I am currently learning about CI/CD pipelines for DevOps. I have some practice implementing them in some basic scenarios, but I've recently encountered a slightly more complex scenario and I'm not sure the best way to integrate CI/CD pipelines into this project.

The Scenario

The client and the development team have agreed to work in 2 week sprints. Once the sprint has ended, the client's management team wants 1 week to play with the sprint delivery in a sandbox environment (we'll call it UAT) before it is released to production (PROD). This means that releases to PROD happen on "off weeks" from a sprint perspective, if they happen at all for that sprint. If the customer is unhappy with something they'll ask us to not deploy to prod until the issue is resolved. We still continue working in sprints, we just don't release that sprint to PROD.

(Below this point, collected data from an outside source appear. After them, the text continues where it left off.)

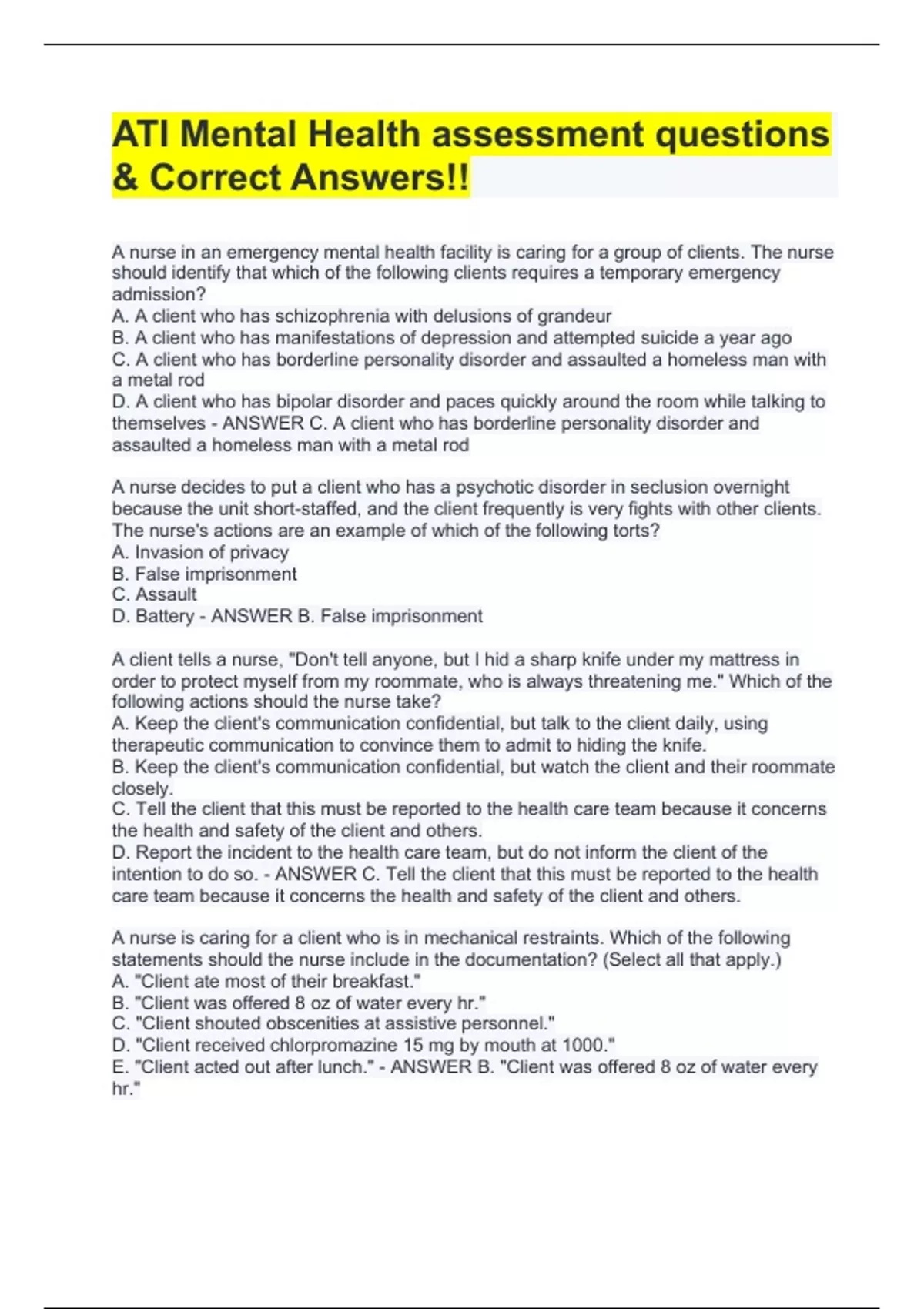 ATI Mental Health assessment questions & Correct Answers!!

A nurse in an emergency mental health facility is caring for a group of clients. The nurse should identify that which of the following clients requires a temporary emergency admission?
A. A client who has schizophrenia with delusions of grandeur
B. A client who has manifestations of depression and attempted suicide a year ago
C. A client who has borderline personality disorder and assaulted a homeless man with a metal rod
D. A client who has bipolar disorder and paces quickly around the room while talking to themselves - ANSWER C. A client who has borderline personality disorder and assaulted a homeless man with a metal rod

A nurse decides to put a client who has a psychotic disorder in seclusion overnight because the unit short-staffed, and the client frequently is very fights with other clients. The nurse's actions are an example of which of the following torts?
A. Invasion of privacy
B. False imprisonment
C. Assault
D. Battery - ANSWER B. False imprisonment

A client tells a nurse, "Don't tell anyone, but I hid a sharp knife under my mattress in order to protect myself from my roommate, who is always threatening me." Which of the following actions should the nurse take?
A. Keep the client's communication confidential, but talk to the client daily, using therapeutic communication to convince them to admit to hiding the knife.
B. Keep the client's communication confidential, but watch the client and their roommate closely.
C. Tell the client that this must be reported to the health care team because it concerns the health and safety of the client and others.
D. Report the incident to the health care team, but do not inform the client of the intention to do so. - ANSWER C. Tell the client that this must be reported to the health care team because it concerns the health and safety of the client and others.

A nurse is caring for a client who is in mechanical restraints. Which of the following statements should the nurse include in the documentation? (Select all that apply.)
A. "Client ate most of their breakfast."
B. "Client was offered 8 oz of water every hr."
C. "Client shouted obscenities at assistive personnel."
D. "Client received chlorpromazine 15 mg by mouth at 1000."
E. "Client acted out after lunch." - ANSWER B. "Client was offered 8 oz of water every hr."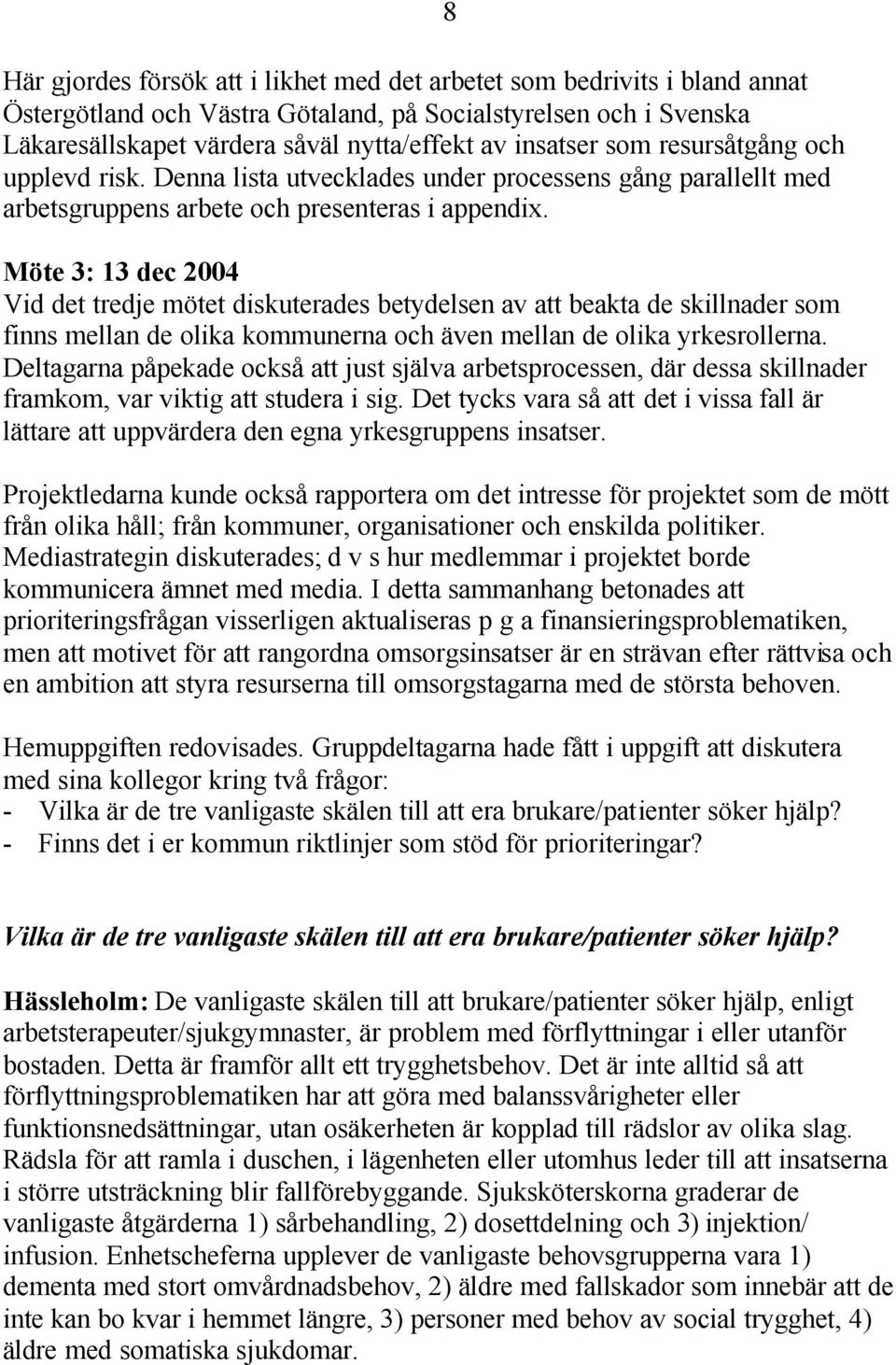 8

Här gjordes försök att i likhet med det arbetet som bedrivits i bland annat Östergötland och Västra Götaland, på Socialstyrelsen och i Svenska Läkaresällskapet värdera såväl nytta/effekt av insatser som resursåtgång och upplevd risk. Denna lista utvecklades under processens gång parallellt med arbetsgruppens arbete och presenteras i appendix.

Möte 3: 13 dec 2004
Vid det tredje mötet diskuterades betydelsen av att beakta de skillnader som finns mellan de olika kommunerna och även mellan de olika yrkesrollerna. Deltagarna påpekade också att just själva arbetsprocessen, där dessa skillnader framkom, var viktig att studera i sig. Det tycks vara så att det i vissa fall är lättare att uppvärdera den egna yrkesgruppens insatser.

Projektledarna kunde också rapportera om det intresse för projektet som de mött från olika håll; från kommuner, organisationer och enskilda politiker. Mediastrategin diskuterades; d v s hur medlemmar i projektet borde kommunicera ämnet med media. I detta sammanhang betonades att prioriteringsfrågan visserligen aktualiseras p g a finansieringsproblematiken, men att motivet för att rangordna omsorgsinsatser är en strävan efter rättvisa och en ambition att styra resurserna till omsorgstagarna med de största behoven.

Hemuppgiften redovisades. Gruppdeltagarna hade fått i uppgift att diskutera med sina kollegor kring två frågor:
- Vilka är de tre vanligaste skälen till att era brukare/patienter söker hjälp?
- Finns det i er kommun riktlinjer som stöd för prioriteringar?

Vilka är de tre vanligaste skälen till att era brukare/patienter söker hjälp?

Hässleholm: De vanligaste skälen till att brukare/patienter söker hjälp, enligt arbetsterapeuter/sjukgymnaster, är problem med förflyttningar i eller utanför bostaden. Detta är framför allt ett trygghetsbehov. Det är inte alltid så att förflyttningsproblematiken har att göra med balanssvårigheter eller funktionsnedsättningar, utan osäkerheten är kopplad till rädslor av olika slag. Rädsla för att ramla i duschen, i lägenheten eller utomhus leder till att insatserna i större utsträckning blir fallförebyggande. Sjuksköterskorna graderar de vanligaste åtgärderna 1) sårbehandling, 2) dosettdelning och 3) injektion/ infusion. Enhetscheferna upplever de vanligaste behovsgrupperna vara 1) dementa med stort omvårdnadsbehov, 2) äldre med fallskador som innebär att de inte kan bo kvar i hemmet längre, 3) personer med behov av social trygghet, 4) äldre med somatiska sjukdomar.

Clearly the naive CI/CD pipeline approach doesn't work here since most code changes aren't expected to make it straight down a pipeline to PROD. In light of this, what is the best approach here for a team that is still interested in utilizing pipelines as much as possible?

Some Thoughts

  • We could use a single pipeline with manual approval steps prior to the UAT portion and then again prior the PROD portion. This has the benefit of being a single pipeline, so a single build artifact progresses through the entire pipeline, which seems to be a best practice. The problem is that most things that enter the pipeline are going to get hung up at a manual approval step. Most pipeline runs will then either be stalled or marked as failed.

  • We could use 2 pipelines. One is totally CI/CD with DEV and STAGING environments. Every two weeks, a separate pipeline would be manually started (or started by some other release mechanism associated with SCM like tagging or merging). This would be in charge of rebuilding, retesting, and deploying to UAT and PROD.

If it's relevant, jenkins would be the pipeline of choice.

2 Answers 2


The "D" in CI/CD means different things to different people, either delivery or deployment. For both groups, it rarely means release everything immediately to production. For the delivery group, the output of CI/CD is an artifact that can be deployed. For the deployment group, there are typically gates in pipelines with either automatic or manual checks before deployment happens. Automatic gates include the unit tests, CI tests, but also things like canary releases with monitoring of key metrics.

Manual approvals in Jenkins involve adding an input step to your pipeline. E.g.

input([message: "Ready to continue?"])

In my experience, having various stalled pipelines waiting for user approval is fairly common. I often include timeouts to clear out stale prompts, and sometimes I configure old prompts to automatically cancel with a more recent pipeline is approved to reduce the workload on users. If you do the latter, you may want to have a separate pipeline for backout/revert jobs since that would otherwise being a new job that gets promoted to production in an emergency and aborts all the other work in progress.

I still like to separate my builds from deploys with separate pipelines. It gives developers better feedback with their CI pipelines of what's working. Then the deployment team picks from a list of automatically queued up deployment jobs that were automatically triggered from those successful CI jobs.


The "naive" CI/CD approach could work. I think a good practice here might be something like feature toggles. The same code would be deployed, and make it to prod, but you would choose when to turn that feature on or off based on the feedback of the customers.

I'm actually surprised so many people think that they "need" a manual step, or "need" to push their branches to some UAT or QA environment in order to properly test things. They literally, invent some contrived process to solve their problems, but the real problem is that this methodology, according to any docs, does not scale or work well in an enterprise setting.